_Extract_.
## start

A good fit is a cleaned export where each row has one clear action, protocol, source, destination, and port. A poor fit is a raw policy with unresolved object groups, application IDs, dynamic address lists, user identities, or zone logic that changes which traffic can match. Expand those objects first or use the finding as a prompt for firewall-native testing.

Do not read No shadows as approval. It means the parsed rows did not produce full shadows or reported partial overlaps under the current settings. Confirm hit counts, object expansion, vendor commit warnings, and intended business access before moving, merging, or removing rules.

Step-by-Step Guide:

Review one ordered rule export at a time so the summary, tables, and chart describe the same rulebase.

  1. Paste rows into Ordered firewall rules, or use Browse rules to load a CSV or text file under the displayed size limit.
  2. Include a header row when possible. Columns such as rule, action, protocol, source, destination, port, remark, and enabled give the parser the strongest signal.
  3. Use Normalize spacing if pasted rows include blank lines or inconsistent row spacing. The rule count in the summary should still match the active rows you expect to audit.
  4. Open Advanced and set Disabled rule handling. Choose Ignore disabled rows for active behavior, or Evaluate disabled rows when reviewing dormant rules for cleanup.
  5. Leave Partial overlap alerts enabled unless you only want full shadows. If partial alerts are disabled, Shadow Findings will omit intersecting rows that are not fully covered.
  6. Set Finding cap per rule high enough for the export. Hidden partial evidence still appears in counters, but a low cap can keep repeated earlier-row examples out of the visible finding table.
  7. Fix warnings before acting. A message such as invalid CIDR, invalid IPv4 address, invalid port, or no parsed rules means the input needs cleanup before the tables are useful.
  8. Read the summary, then open Shadow Findings. Start with Action shadow rows because they show lower rules whose allow or deny decision can be bypassed by an earlier rule.

## end

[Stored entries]
## start

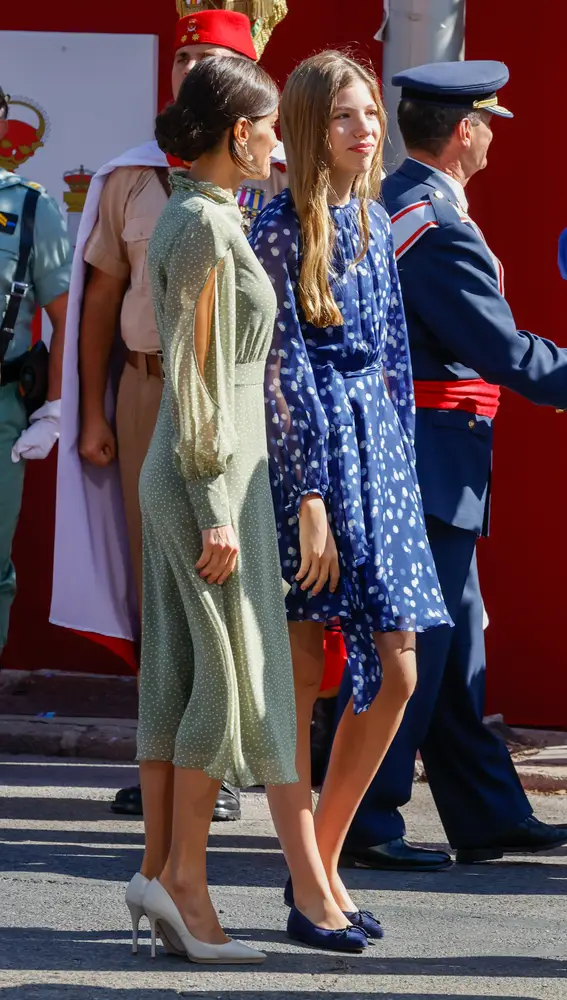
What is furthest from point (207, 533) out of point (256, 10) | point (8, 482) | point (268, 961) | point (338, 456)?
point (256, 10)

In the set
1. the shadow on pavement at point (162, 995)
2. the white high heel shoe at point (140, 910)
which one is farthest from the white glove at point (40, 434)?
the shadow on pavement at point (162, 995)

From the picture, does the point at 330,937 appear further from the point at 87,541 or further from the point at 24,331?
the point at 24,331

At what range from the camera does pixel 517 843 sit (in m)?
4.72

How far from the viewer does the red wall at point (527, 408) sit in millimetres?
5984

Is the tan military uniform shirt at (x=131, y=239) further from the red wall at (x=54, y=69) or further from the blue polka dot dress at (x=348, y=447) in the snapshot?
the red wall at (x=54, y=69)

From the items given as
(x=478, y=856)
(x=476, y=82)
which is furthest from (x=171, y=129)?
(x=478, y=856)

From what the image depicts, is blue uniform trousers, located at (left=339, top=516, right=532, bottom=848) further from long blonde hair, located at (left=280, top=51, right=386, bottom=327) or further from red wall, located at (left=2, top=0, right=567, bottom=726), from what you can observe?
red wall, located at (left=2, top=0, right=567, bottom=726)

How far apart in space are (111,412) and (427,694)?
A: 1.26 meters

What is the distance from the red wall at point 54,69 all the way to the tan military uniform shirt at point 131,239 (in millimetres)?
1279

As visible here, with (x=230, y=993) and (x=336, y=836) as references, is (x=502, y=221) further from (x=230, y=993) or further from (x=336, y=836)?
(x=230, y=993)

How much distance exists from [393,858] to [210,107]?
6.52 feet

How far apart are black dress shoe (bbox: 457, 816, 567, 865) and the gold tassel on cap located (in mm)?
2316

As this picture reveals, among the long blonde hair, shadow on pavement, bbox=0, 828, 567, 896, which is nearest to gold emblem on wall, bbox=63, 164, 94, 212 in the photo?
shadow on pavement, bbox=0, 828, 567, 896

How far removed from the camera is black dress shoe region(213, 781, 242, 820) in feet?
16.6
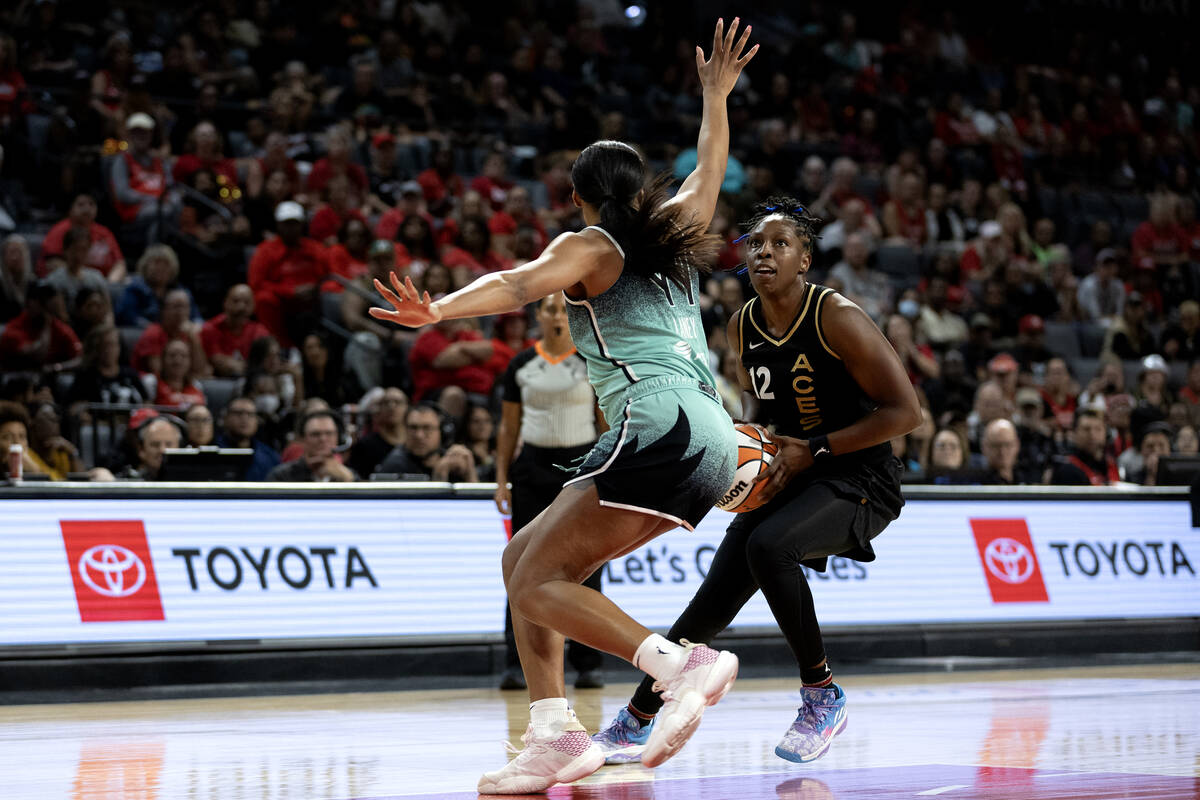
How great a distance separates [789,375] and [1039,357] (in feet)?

## end

_Instruction 1_.
In the firewall rule guide, which rows should you start with in Shadow Findings?
_Instruction 2_.
Quote everything in the firewall rule guide from "Review one ordered" down to "expect to audit.".
_Instruction 3_.
Continue the guide on auditing shadowed firewall rules from the point where it stops.

_Result 1_.
Action shadow rows.

_Result 2_.
Review one ordered rule export at a time so the summary, tables, and chart describe the same rulebase.

  1. Paste rows into Ordered firewall rules, or use Browse rules to load a CSV or text file under the displayed size limit.
  2. Include a header row when possible. Columns such as rule, action, protocol, source, destination, port, remark, and enabled give the parser the strongest signal.
  3. Use Normalize spacing if pasted rows include blank lines or inconsistent row spacing. The rule count in the summary should still match the active rows you expect to audit.

_Result 3_.
  9. Use Remediation Queue for the handoff note. Its recommendation and change note columns translate each finding into review work such as reordering, narrowing, splitting, merging, or validating logs.
  10. Open Shadow Severity Map when many rules are affected. Tall stacked bars identify the lower rules with the largest mix of action shadows, redundant shadows, and partial overlaps.

A useful handoff has parsed rows without warnings, high-priority shadows reviewed first, and any proposed reorder checked against the firewall's own policy test before deployment.

Interpreting Results:

The most important output is the highest-priority row in Shadow Findings or Remediation Queue. Coverage of 100% means the earlier row covers the lower row across protocol, source, destination, and port. Coverage below 100% means the rows intersect, but only part of the lower row is affected.

Firewall shadow result cues and follow-up checks
Visible cue Best first reading What to verify next
Action shadow with 100% coverage A lower rule's opposite action may never be applied for the covered traffic. Move the specific row above the broad row, or narrow the broad row after testing intended matches.
Redundant shadow with 100% coverage The lower row repeats an action already covered above it. Check hit logs and ownership before merging or removing the duplicate intent.
Partial conflict Only some traffic overlaps, and the two actions disagree. Split address or port objects, then retest the intended order.
Same-action overlap The rules overlap without changing the action. Confirm whether the overlap is a named exception, a temporary row, or rulebase clutter.
Ignored disabled The row was not evaluated because disabled rows are excluded. Turn on Evaluate disabled rows only if the inventory review needs dormant rows.
No shadows No checked full shadows were found, and partial findings may be absent under current settings. Verify object expansion, hit counts, zones, application rules, NAT behavior, and vendor commit checks.

The chart is a triage aid, not the authority for a firewall change. Use it to find crowded problem rows, then make the actual decision from the evidence and recommendation columns in the tables.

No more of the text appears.